4 A NOVA FACE DO PLANEJAMENTO URBANO

Como fruto da urbanização desenfreada vivenciada principalmente pelos países periféricos, tem-se a problemática ambiental urbana, que se agrava, cada vez mais, à medida que as cidades se expandem. Como se sabe, o século XIX marcou profundamente o avanço da urbanização, pois as aglomerações urbanas sofreram um intenso processo, que resultou nas condições atuais das cidades, que concentram, cada vez mais, grande parte da população mundial.
Desse modo, os governos municipais enfrentam grandes dificuldades de controlar o uso e o desenvolvimento das cidades. Dessa maneira, o crescimento das cidades fica entregue, principalmente, ao comportamento dos mercados imobiliários, que possuem como objetivo principal o atendimento imediato às demandas dos diferentes setores da cidade.

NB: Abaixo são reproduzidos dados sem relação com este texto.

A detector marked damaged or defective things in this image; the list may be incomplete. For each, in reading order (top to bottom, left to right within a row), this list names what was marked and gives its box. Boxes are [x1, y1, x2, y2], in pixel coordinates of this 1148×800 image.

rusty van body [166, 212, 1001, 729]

Tem-se pela primeira vez na história brasileira uma regulação federal, para as políticas urbanas, definindo uma ocupação de intervenção no território.
Para isso, o Estatuto da Cidade coloca à disposição dos municípios uma série de instrumentos, que podem intervir no mercado de terras e nos mecanismos de produção da exclusão. Dentre eles, uma nova estratégia de gestão, que incorpora a ideia de participação direta da sociedade, em processos de decisões sobre o destino da cidade.

5 CONSIDERAÇÕES FINAIS

De maneira geral, vários autores destacam as variáveis utilizadas para se definir o padrão de qualidade ambiental de um determinado espaço geográfico, enfocando a necessidade de integração das políticas públicas, como os planos e programas governamentais que devem respeitar os aspectos ambientais, os quais, muitas vezes, não são considerados.

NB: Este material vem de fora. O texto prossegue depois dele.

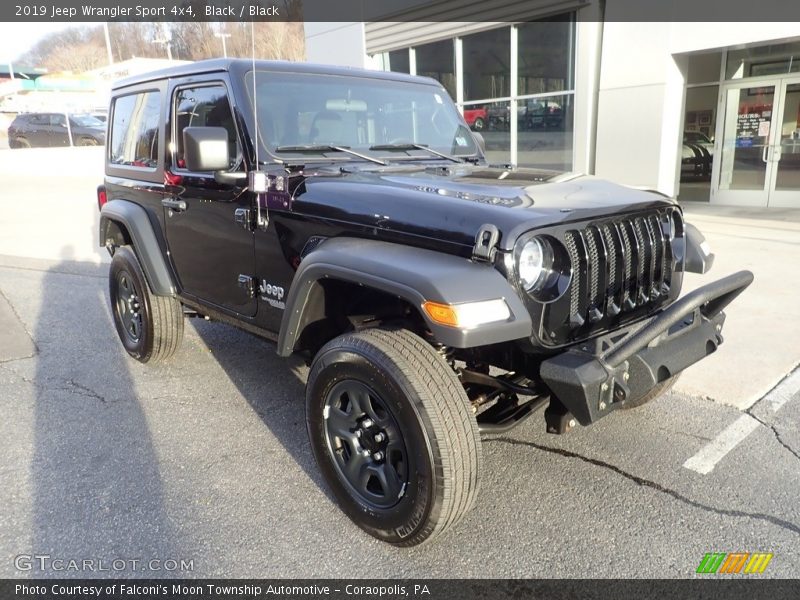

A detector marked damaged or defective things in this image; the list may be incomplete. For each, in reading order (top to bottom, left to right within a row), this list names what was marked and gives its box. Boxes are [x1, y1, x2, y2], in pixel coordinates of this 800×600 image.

crack in asphalt [484, 434, 800, 536]
crack in asphalt [744, 410, 800, 462]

Convém ressaltar, que o advento da indústria contribuiu para o processo de intensificação da urbanização mundial, fato este, percebido no Brasil, de forma mais acentuada a partir de 1950, quando houve um estabelecimento de um grande contingente populacional nas cidades, em busca de trabalho e melhores condições de vida.
Vale salientar que, há uma associação do ambiental apenas com o natural. Quando se sabe, que deve haver uma amplitude nessa associação, de forma a analisar a cidade como o espaço onde acontecem as relações sociais, a reprodução da vida, além de estar diretamente ligada ao ambiente “natural”.